8年間に及ぶ裁判の結果、ボスニア・ヘルツェゴビナ紛争(1992年~95年)でセルビア人勢力の指導者だったラドヴァン・カラジッチ被告(70)に対し、オランダ・ハーグの旧ユーゴスラビア国際戦犯法廷(ICTY)は禁固40年を言い渡した。
法廷では、起訴された11項目の罪のうち、イスラム教徒7000人(一説には8000人)以上が虐殺された95年のスレブレニツァでのジェノサイド(集団殺害)を含む10項目の罪が確定した。
同被告は95年にICTYから指名手配を受け、13年間に及ぶ逃亡生活の末、08年に逮捕された。

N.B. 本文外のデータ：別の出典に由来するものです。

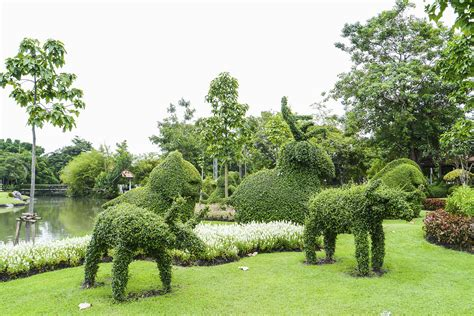 Topiary : Argyle Park Topiary Garden (public Demonstration)
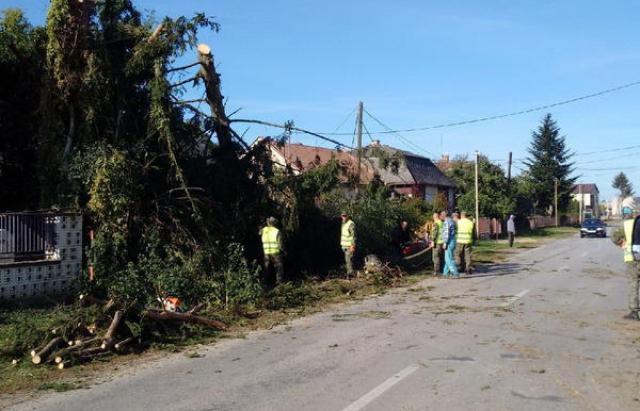 Неподалік Ужгорода пронеслось торнадо (ФОТО, ВІДЕО)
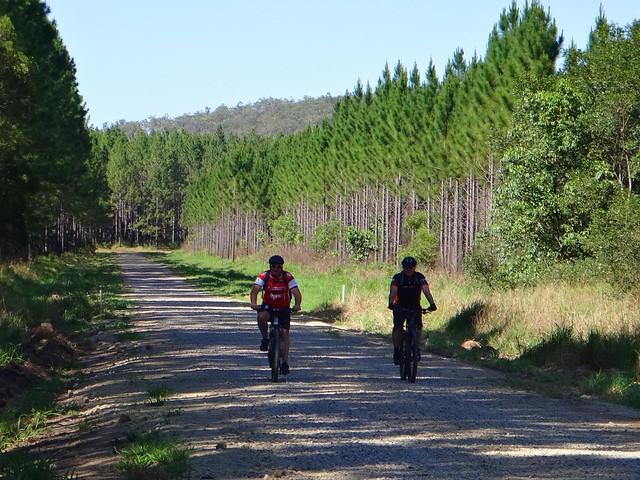 Forestry Fire Roads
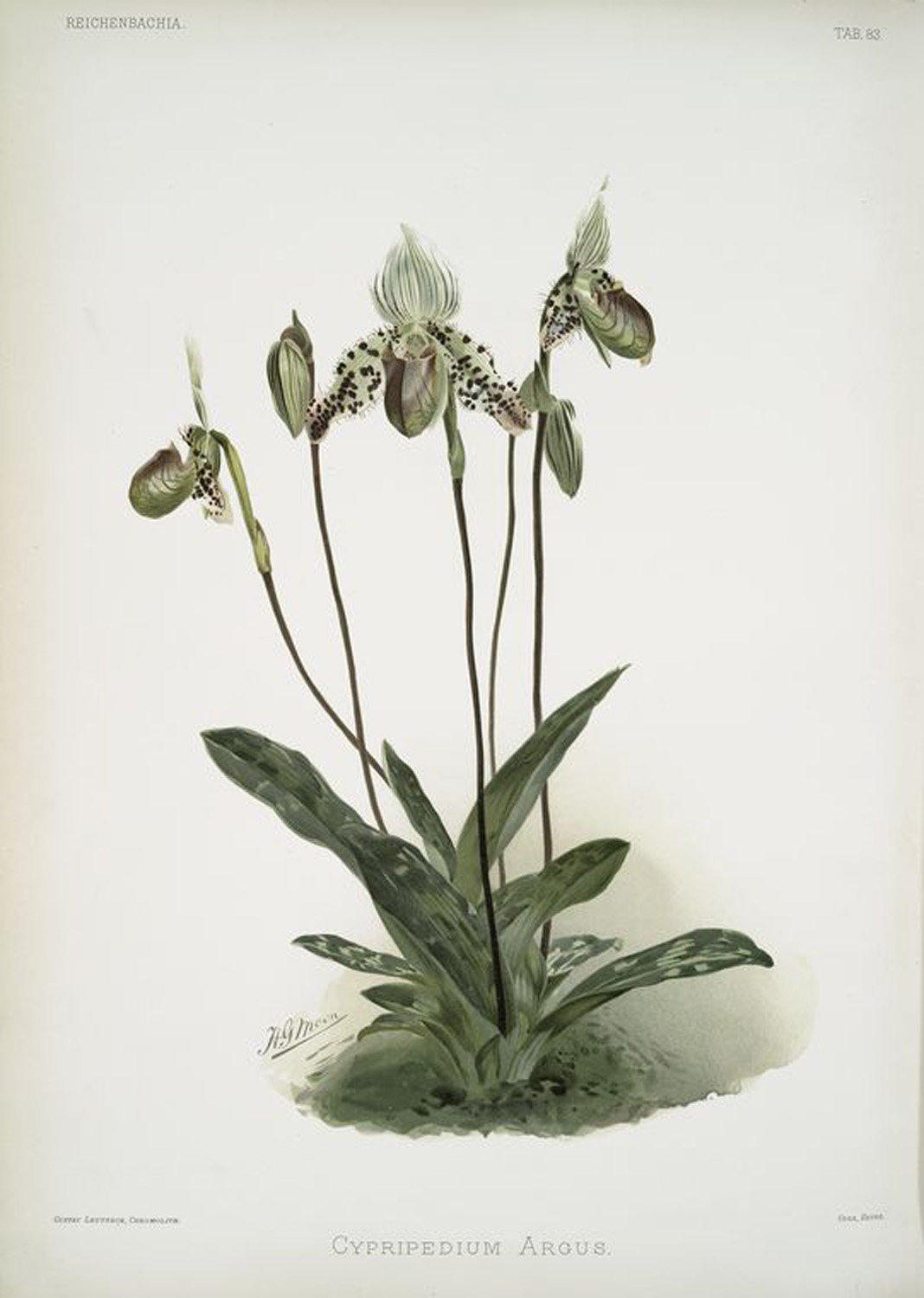 It is believed that the contemplation of orchids helps cope with grief. In China, orchids are also considered as possessor of some magical properties. In traditional Chinese cults and magic rituals orchids were used to drive away evil spirits. Orchid's seeds were used as an ingredient in the making of a love potion.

旧ユーゴスラビア解体後、同国から独立したボスニア・ヘルツェゴビナで民族間の内戦が始まり、各当事者は民族浄化と称して自らの勢力圏内に住む他民族を強制 追放や強制収容、あるいは大量虐殺などによって物理的に排除する方法をとった。こうした中、カラジッチ被告は紛争当時のスルプスカ共和国大統領として、スレブレニツァ大虐殺を直接指揮し、7000人以上のボシニャク人(ムスリム人)男性を組織的に殺害した。
この大虐殺について、個人間で起こった殺戮行為であり自らの軍隊とは無関係だったとして、被告は無罪を主張していた。判決後、被告の弁護団の1人、ピーター・ロビンソン氏は控訴の意向を示した。
一部の遺族からは、判決が遅すぎたとの声も挙がっている。